Exercices
1. Recopiez à l'identique l'extrait sur le travail, en commençant aux mots qui contiennent « Au-delà de la » et en vous arrêtant après « ouvrières et syndicales. ».
2. Extrayez des enregistrements chaque ligne où figure la chaîne « from ».

#### Extrait cité

Le travail est revenu au centre de l’action syndicale depuis les mobilisations de début 2023 contre la réforme des retraites mais son sens semble avoir changé au coeur de la société française. Les mouvements sociaux mettent en exergue un autre rapport au domaine professionnel.
Michel Wieviorka, Auteurs historiques The Conversation France
Jeanne Menjoulet/Flickr , CC BY-NC-ND
Les débats autour du projet de loi sur la réforme des retraites ont entraîné d’importantes discussions sur la pénibilité, les inégalités des femmes et des hommes, l’emploi des seniors, ainsi que sur le travail : son contenu et son sens, au-delà du terme contestable « de valeur ».
Le travail semble ainsi être revenu au centre de l’action syndicale et des nouvelles dynamiques que l’on observe depuis plusieurs jours et qui pourraient prendre de l’ampleur lors de la journée de mobilisation du 7 mars.
Au-delà de la mobilisation, le sens même de ce que le travail représente pourrait connaître un tournant, après des décennies de contestations ouvrières et syndicales.
Une rupture avec l’histoire ouvrière
Tout au long de l’ère industrielle, le travail a été en France au cœur du conflit opposant le mouvement ouvrier aux maîtres des organisations. Les travailleurs les plus qualifiés apportaient leur créativité, un savoir-faire ils étaient porteurs d’une conscience fière. Ces derniers étaient les héritiers des ouvriers de métier, qui, avant le taylorisme, étaient seuls à pouvoir faire ce qu’ils faisaient, tels des artisans. Les patrons étaient alors perçus comme des intermédiaires inutiles entre eux-mêmes et le marché.

########
#### Données de l'exercice

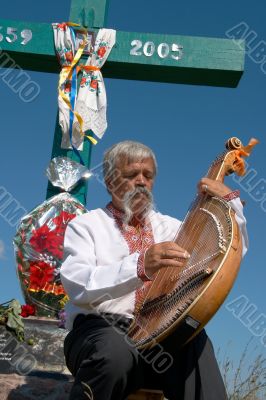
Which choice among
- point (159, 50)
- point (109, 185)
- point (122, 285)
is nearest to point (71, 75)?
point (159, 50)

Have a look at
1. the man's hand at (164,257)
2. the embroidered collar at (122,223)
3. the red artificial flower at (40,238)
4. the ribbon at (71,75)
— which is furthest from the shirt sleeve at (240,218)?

########
#### Données de l'exercice

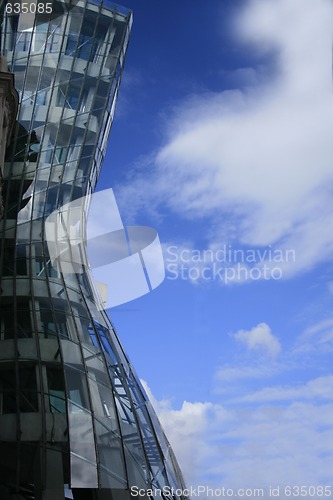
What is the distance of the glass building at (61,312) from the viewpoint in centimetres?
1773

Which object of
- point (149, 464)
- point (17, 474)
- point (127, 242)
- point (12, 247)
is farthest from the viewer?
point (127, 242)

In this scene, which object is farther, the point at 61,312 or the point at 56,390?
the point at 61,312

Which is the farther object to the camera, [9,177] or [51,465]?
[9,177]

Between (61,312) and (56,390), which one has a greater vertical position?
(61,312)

########

Réponses rédigées
1.
Au-delà de la mobilisation, le sens même de ce que le travail représente pourrait connaître un tournant, après des décennies de contestations ouvrières et syndicales.

2.
— which is furthest from the shirt sleeve at (240,218)?
What is the distance of the glass building at (61,312) from the viewpoint in centimetres?
is farthest from the viewer?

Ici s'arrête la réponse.